和歌山市は今月中旬から、市民から土地を借り受け、公園として活用するための候補地の公募を初めて実施する。対象地域は高松地区。敷地内に建物などが存在している場合も対象に含めて募集するとしており、全国的にも珍しいという。
市によると、同地区では、昭和41年8月25日から約50年間にわたり住民に親しまれてきた市の借地公園「高松児童遊園」が、商業施設建設のため、ことし6月末で地権者に返還。遊具なども撤去され、公園が一つなくなった。地区内には他に5カ所の公園があるが、いずれも小規模なため、自治会を中心に公園確保の強い要望が寄せられたという。

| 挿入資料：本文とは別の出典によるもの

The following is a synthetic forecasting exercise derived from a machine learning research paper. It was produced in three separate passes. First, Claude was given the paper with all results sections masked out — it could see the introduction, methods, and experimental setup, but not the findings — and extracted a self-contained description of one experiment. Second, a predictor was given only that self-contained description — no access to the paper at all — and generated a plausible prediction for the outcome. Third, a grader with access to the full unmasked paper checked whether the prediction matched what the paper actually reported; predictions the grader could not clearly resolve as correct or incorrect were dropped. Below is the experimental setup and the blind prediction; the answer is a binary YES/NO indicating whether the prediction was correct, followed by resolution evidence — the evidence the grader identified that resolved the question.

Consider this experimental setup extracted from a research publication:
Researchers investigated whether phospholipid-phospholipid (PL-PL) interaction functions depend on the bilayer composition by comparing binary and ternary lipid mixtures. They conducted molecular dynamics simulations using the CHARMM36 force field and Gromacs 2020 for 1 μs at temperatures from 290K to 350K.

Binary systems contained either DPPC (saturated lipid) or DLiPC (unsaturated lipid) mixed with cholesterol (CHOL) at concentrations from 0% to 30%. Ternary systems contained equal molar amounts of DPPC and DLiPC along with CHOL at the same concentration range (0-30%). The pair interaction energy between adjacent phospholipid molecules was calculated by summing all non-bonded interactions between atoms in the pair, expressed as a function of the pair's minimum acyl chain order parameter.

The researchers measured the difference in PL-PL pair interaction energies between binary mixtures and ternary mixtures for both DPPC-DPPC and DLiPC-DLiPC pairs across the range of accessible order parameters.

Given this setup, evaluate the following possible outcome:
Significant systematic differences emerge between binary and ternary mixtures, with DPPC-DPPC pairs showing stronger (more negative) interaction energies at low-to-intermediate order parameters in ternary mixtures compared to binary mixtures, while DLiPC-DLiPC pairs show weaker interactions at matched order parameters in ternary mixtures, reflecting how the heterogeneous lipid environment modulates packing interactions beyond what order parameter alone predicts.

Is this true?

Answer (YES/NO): NO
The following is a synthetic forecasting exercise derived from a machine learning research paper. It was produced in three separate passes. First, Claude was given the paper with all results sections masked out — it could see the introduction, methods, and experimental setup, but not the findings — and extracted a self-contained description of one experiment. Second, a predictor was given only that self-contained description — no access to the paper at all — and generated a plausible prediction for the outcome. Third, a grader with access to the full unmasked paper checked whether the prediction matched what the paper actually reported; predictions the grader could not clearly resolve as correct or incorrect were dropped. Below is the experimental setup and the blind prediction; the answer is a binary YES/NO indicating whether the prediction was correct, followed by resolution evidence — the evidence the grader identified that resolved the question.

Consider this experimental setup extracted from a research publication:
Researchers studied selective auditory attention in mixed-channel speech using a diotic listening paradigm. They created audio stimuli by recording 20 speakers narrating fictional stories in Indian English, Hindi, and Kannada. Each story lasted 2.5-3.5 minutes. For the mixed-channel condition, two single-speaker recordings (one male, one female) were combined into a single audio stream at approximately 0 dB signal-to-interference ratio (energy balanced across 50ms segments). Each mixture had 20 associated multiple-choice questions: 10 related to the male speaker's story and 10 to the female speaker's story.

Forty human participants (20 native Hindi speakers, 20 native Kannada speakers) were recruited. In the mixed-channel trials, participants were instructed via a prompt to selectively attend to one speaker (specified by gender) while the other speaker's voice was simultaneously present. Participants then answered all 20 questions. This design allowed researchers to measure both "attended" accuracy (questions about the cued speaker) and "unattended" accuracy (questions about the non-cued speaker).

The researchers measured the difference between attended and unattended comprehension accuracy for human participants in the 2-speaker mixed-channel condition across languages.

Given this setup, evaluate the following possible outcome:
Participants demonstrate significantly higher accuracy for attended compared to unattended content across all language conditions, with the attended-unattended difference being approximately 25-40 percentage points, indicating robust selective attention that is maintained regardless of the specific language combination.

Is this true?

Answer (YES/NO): NO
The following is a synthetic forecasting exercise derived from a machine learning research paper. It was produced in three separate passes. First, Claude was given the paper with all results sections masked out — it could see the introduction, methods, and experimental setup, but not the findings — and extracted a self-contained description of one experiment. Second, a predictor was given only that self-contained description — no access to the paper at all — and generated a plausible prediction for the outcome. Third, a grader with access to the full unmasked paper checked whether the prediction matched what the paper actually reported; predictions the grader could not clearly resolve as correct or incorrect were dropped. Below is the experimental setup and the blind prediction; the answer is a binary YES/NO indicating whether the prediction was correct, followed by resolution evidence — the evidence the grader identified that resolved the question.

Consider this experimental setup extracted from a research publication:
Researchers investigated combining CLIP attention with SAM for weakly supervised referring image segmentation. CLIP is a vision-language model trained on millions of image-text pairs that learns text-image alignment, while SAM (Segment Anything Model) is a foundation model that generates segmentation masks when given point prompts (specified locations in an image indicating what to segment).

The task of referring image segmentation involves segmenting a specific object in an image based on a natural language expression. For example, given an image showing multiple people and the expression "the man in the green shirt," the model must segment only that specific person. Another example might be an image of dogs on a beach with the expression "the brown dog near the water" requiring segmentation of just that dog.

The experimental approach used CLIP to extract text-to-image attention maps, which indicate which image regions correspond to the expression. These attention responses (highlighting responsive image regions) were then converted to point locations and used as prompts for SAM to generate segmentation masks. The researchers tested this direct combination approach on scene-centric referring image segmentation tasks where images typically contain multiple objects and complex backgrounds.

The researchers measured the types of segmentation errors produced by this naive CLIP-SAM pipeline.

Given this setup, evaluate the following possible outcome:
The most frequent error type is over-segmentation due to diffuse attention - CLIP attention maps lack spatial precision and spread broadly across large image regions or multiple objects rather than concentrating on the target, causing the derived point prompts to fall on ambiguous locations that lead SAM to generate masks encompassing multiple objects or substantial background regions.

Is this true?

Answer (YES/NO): NO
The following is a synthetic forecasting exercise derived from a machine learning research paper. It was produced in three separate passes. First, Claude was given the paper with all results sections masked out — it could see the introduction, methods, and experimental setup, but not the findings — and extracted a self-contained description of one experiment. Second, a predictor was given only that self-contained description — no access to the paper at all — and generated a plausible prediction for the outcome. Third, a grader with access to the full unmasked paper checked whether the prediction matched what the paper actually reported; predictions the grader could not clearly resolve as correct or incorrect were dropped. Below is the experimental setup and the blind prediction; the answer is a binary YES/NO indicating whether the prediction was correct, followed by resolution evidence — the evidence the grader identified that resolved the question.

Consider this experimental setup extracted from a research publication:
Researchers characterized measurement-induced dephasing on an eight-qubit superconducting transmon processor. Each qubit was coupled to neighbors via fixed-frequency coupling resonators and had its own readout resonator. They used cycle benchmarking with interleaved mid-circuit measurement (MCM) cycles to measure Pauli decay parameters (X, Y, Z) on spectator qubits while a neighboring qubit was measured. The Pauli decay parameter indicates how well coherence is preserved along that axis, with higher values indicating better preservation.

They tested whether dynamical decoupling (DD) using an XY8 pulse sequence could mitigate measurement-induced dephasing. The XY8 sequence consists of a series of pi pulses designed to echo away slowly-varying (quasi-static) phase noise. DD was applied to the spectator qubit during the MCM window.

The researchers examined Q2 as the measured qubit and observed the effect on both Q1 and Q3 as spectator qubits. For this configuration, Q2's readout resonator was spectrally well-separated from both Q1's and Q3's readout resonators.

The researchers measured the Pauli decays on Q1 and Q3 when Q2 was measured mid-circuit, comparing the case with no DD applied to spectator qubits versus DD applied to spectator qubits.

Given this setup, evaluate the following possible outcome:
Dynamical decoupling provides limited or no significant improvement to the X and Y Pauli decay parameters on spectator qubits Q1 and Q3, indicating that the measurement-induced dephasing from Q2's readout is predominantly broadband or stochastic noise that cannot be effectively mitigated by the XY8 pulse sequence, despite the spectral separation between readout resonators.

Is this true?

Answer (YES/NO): NO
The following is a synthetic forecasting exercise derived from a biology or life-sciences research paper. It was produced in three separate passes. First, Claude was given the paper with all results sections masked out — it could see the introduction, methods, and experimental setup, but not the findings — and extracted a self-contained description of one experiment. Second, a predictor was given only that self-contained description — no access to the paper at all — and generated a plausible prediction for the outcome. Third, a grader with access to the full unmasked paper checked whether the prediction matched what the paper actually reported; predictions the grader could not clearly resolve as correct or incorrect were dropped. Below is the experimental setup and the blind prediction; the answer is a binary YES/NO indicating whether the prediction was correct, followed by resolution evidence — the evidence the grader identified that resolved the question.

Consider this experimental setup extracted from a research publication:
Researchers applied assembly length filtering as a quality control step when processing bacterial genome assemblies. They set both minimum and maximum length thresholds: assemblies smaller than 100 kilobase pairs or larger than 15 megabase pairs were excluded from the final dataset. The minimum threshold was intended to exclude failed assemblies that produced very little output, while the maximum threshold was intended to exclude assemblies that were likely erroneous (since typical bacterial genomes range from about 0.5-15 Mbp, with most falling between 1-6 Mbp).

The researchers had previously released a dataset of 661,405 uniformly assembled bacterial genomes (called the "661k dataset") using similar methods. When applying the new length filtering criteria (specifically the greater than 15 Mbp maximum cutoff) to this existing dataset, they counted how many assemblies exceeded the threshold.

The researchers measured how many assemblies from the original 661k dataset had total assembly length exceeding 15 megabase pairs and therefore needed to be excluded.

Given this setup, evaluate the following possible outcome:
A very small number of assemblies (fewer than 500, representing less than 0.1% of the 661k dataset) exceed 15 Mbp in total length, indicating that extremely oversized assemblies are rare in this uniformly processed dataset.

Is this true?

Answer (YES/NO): YES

今回募集する土地の条件は、敷地面積が500平方㍍以上で、敷地内に建物がある場合でも、延べ床面積300平方㍍以内ならば市が解体撤去を引き受ける。その他、無償貸与や20年以上の契約などの条件がある。
募集に合わせて市は、市議会9月定例会で可決、成立した本年度一般会計補正予算で、公園整備事業として空き家などの解体撤去費用900万円を確保した。
市公園緑地課によると、市内の借地公園は現在、12カ所。敷地の固定資産税や都市計画税が免除され、相続税も減免されるなど地権者にもメリットは大きい。同課は「今回の事業がうまくいけば、他の地区での募集も検討していきたい」と話している。